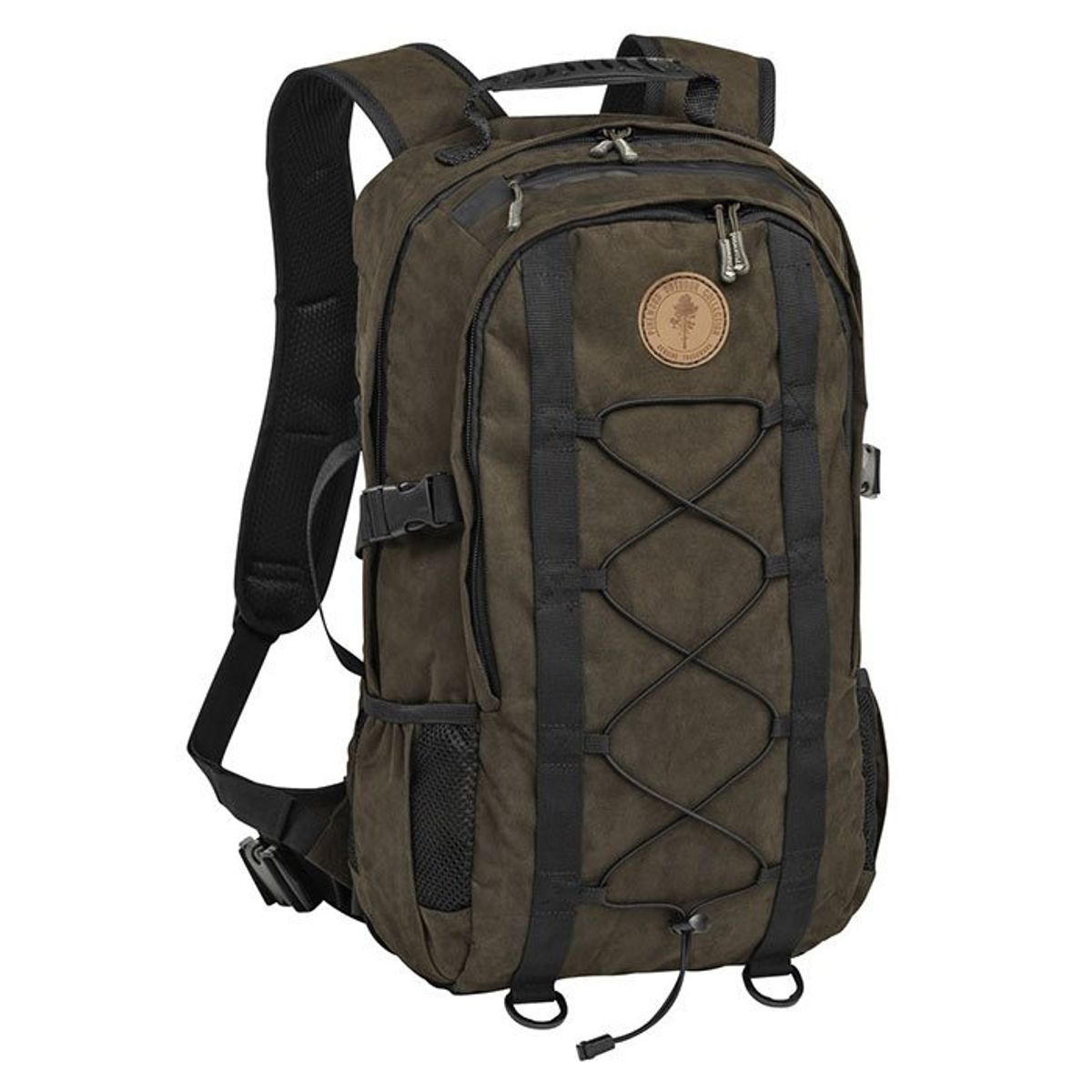 PineBrun Outdoor Backpack 22L, suede Brun - Vandrerygsække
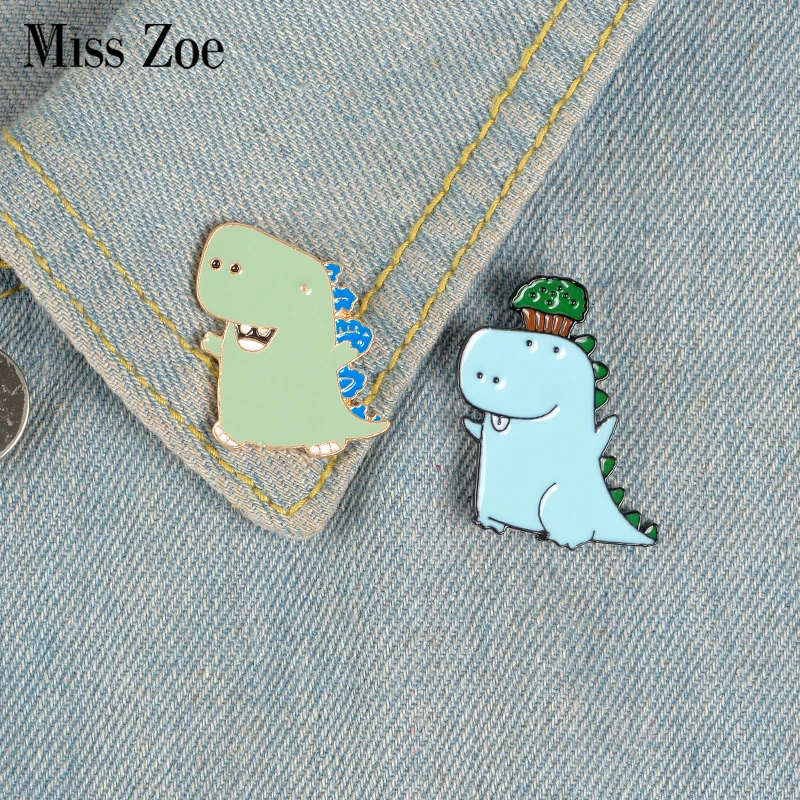 

Tyrannosaurus Rex Enamel Pin Custom Dinosaur Brooches for Bag Clothes Lapel Pin Cute Animal Badge Jewelry Gift Kids Friends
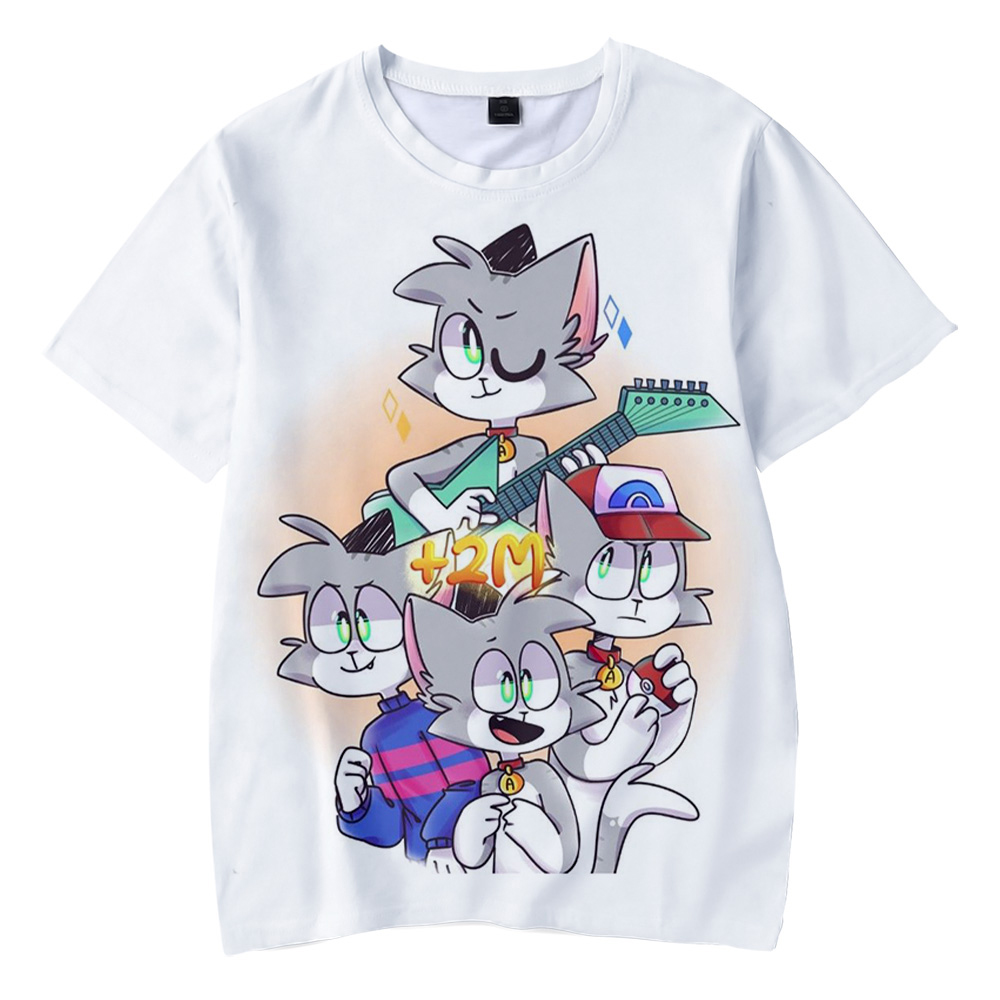 2026 Acenix Tshirt Unisex Crew - 3D Printing Youtubers ulasan dan harga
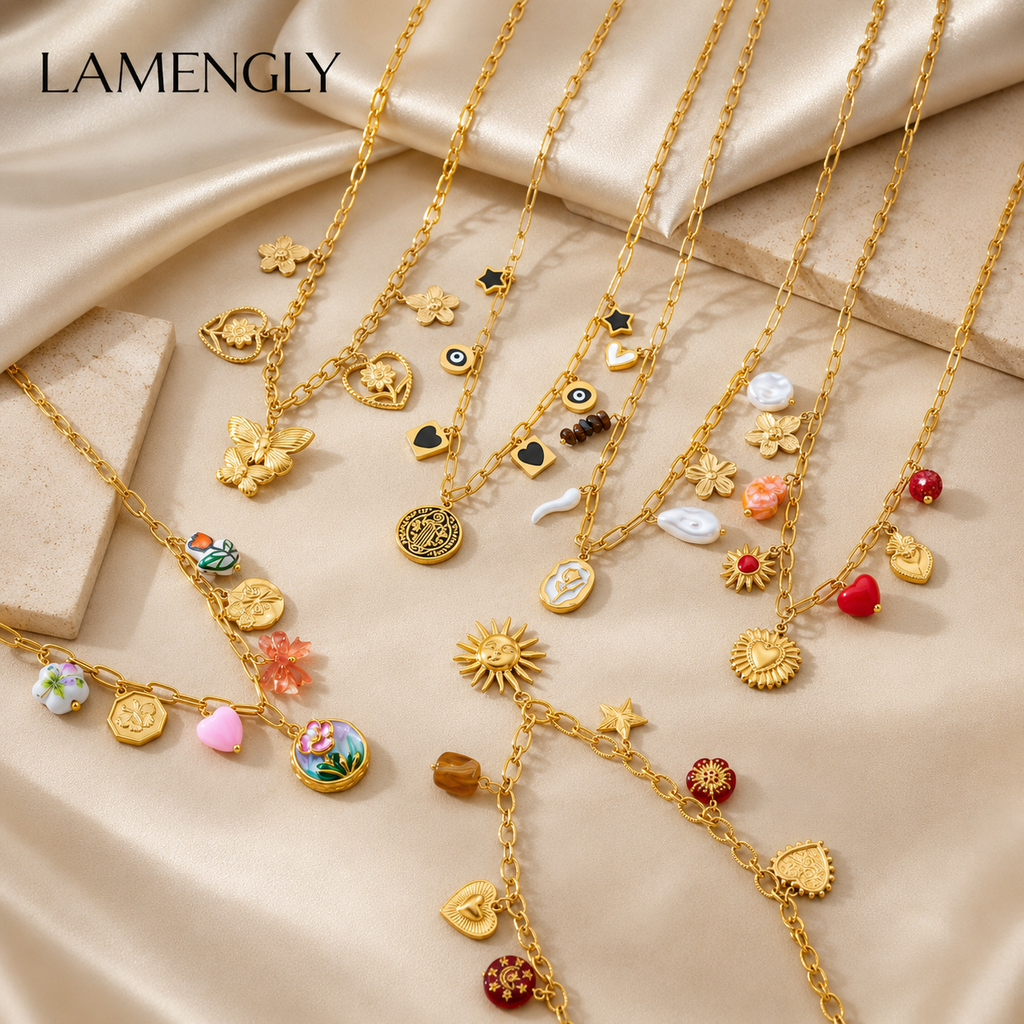 Lamengly Stainless Steel Necklace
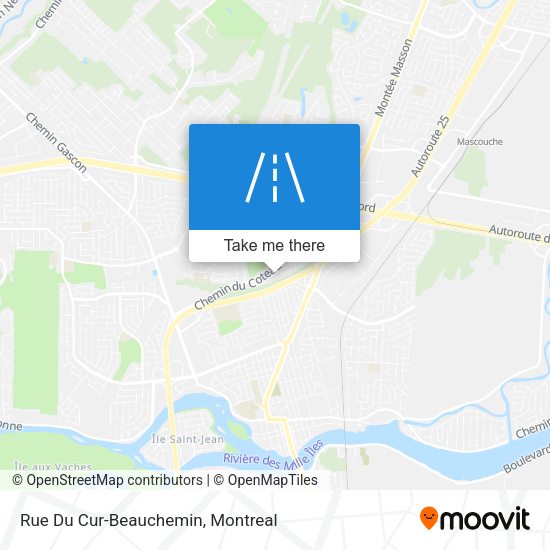 Rue Du Cur-Beauchemin map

****************

**Problem to work on**
The whole listing, minus its images, should be repeated exactly.

**Output**
 PineBrun Outdoor Backpack 22L, suede Brun - Vandrerygsække

Tyrannosaurus Rex Enamel Pin Custom Dinosaur Brooches for Bag Clothes Lapel Pin Cute Animal Badge Jewelry Gift Kids Friends
 2026 Acenix Tshirt Unisex Crew - 3D Printing Youtubers ulasan dan harga
 Lamengly Stainless Steel Necklace
 Rue Du Cur-Beauchemin map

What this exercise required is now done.